練習でノックをする「姫路GoToWORLD」選手兼任コーチの三輪匡平氏。独立リーグ生活では報酬などの待遇がめまぐるしく変わったが、今も「夢」を追い続ける若い選手を支えている=兵庫県姫路市

 一方、発足2年目のBFLは大きなリーグスポンサーは不在だ。運営面で課題は多く、加盟球団の運営環境も甘くはない。

 姫路GoToWORLDの場合、今季主催24試合中、観客から入場料を取って試合を行うのは、姫路球場で行う8試合(大人千円、小中学生500円)だけだ。1試合あたりの平均入場者は100人前後で、同球団の斉藤誠代表(58)は「年間の入場料収入は、それで球場の使用料をまかなうことができる程度」と打ち明ける。
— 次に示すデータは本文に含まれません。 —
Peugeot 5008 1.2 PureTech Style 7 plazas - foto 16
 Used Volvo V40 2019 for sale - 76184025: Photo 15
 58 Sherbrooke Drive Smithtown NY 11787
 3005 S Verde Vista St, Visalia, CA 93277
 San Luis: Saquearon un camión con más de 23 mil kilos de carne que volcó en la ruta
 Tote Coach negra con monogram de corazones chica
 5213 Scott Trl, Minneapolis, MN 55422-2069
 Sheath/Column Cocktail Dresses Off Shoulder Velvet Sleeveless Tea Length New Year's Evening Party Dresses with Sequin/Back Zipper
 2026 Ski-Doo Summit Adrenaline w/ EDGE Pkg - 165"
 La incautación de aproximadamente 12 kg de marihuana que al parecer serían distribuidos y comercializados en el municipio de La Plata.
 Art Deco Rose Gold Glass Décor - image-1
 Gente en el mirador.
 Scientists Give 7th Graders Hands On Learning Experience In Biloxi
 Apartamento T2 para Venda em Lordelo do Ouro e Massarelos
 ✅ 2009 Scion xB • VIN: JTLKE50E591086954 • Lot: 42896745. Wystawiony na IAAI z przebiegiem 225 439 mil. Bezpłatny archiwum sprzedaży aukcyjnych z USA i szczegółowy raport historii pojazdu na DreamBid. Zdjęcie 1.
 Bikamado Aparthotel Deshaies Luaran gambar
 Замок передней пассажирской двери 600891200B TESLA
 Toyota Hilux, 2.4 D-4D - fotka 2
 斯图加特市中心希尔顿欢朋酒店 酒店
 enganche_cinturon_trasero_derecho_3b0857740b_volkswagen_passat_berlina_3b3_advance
 当然、運営費は最小限に抑えられる。チーム専用のバスはなく、選手は試合や練習で球場に移動する際、各自のマイカーや、スポンサーから車両を借りて3台ほどで分乗している。

 そうしたシビアな状況下での野球生活となる姫路GoToWORLDの選手たちだが、本人が現役続行を希望する限りは戦力外通告されることはない。

 斉藤代表は「高校卒業後に野球を続けたくても、家庭の経済的な事情から大学に行けない子もいる。そういう選手に機会を与えてやるためにも、もっと多くのスポンサーを獲得していかなければならない」と運営継続に意欲を燃やしている。